I want to get the model estimates that I am creating in my for loop and save them all in a data frame in r. First part of the code just to simulate a similar dataset to mine
library(readxl)
library(dplyr)
library(drc)
library(purrr)
library(readr)
library(ggplot2)
library(broom)
library(broom.mixed)
library(brms)
library(lme4)
########## Simulation #########################################################
#number of assays
nassay= 12
#number of plates
nplate= 3
#fixed mean from above model
mu=0.94587
### mean SD
musd=0.04943
#standard deviation of assay from intial model
sda=0.06260
#standard deviation of residual between plates
sd= 0.07793
set.seed(16)
(assay = rep(LETTERS[1:nassay], each = nplate))
( plate =1:(nassay*nplate) )
plate2 =rep(c(1, 2, 3), times = 12)
### simulate assay level effect
( assayeff = rnorm(nassay, 0, sda) )
#### each assay has 3 plates the assay must be repeated for each plate
( assayeff = rep(assayeff, each = nplate) )

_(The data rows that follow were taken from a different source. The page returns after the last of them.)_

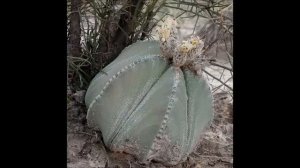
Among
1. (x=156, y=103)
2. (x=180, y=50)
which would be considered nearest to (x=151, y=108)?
(x=156, y=103)

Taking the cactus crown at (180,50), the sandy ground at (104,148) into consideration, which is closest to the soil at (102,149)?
the sandy ground at (104,148)

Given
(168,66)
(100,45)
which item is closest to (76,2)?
(100,45)

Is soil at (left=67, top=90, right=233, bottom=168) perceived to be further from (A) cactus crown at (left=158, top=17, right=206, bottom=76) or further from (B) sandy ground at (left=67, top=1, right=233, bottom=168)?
(A) cactus crown at (left=158, top=17, right=206, bottom=76)

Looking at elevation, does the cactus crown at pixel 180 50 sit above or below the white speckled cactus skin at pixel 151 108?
above

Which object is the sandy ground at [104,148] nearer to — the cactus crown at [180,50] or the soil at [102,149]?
the soil at [102,149]

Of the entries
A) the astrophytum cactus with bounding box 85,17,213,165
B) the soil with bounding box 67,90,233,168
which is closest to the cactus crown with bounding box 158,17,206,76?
the astrophytum cactus with bounding box 85,17,213,165

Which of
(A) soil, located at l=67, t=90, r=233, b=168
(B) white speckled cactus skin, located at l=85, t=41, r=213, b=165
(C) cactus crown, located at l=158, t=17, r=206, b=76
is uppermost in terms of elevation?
(C) cactus crown, located at l=158, t=17, r=206, b=76

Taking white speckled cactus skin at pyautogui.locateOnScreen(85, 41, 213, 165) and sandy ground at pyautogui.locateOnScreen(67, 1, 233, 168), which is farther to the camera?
sandy ground at pyautogui.locateOnScreen(67, 1, 233, 168)

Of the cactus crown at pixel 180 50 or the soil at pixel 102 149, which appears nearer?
the cactus crown at pixel 180 50
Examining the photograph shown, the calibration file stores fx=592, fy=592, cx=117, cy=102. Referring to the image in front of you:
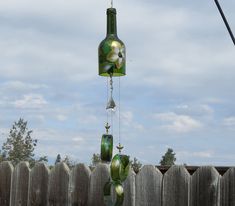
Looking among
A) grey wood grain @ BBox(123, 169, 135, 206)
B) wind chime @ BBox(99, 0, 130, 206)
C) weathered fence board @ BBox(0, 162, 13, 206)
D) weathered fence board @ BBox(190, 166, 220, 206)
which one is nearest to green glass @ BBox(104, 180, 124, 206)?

#### every plate measurement has an effect on potency so we draw for every observation based on sd of residual
plateeff= (rnorm(nassay*nplate, 0, sd))
###### simulate different means
(musims= rnorm(nassay*nplate, mu, musd))
( dat = data.frame(assay, assayeff, plate, plateeff,musims) )
sim_dat <- dat
#### now combine all estimates to get rel potency
( dat$relpot = with(dat, mu + assayeff + plateeff ) )
sim_dat <- dat
fit1 = lmer(relpot ~ 1 + (1|assay), data = dat)
fit1
This the code to simulate a dataset then I just BRMS to get posterior estimates and save to a dataframe
fit<-brms::brm(relpot ~ 1 + (1 | Filename), data = dat,iter=100,warmup=10,seed=355545)
post_dat <- posterior_samples(fit,fixed=TRUE)
summary(fit)
plot(fit)
post_fit_use <- post_dat %>% dplyr::select(b_Intercept, sd_Filename__Intercept, sigma)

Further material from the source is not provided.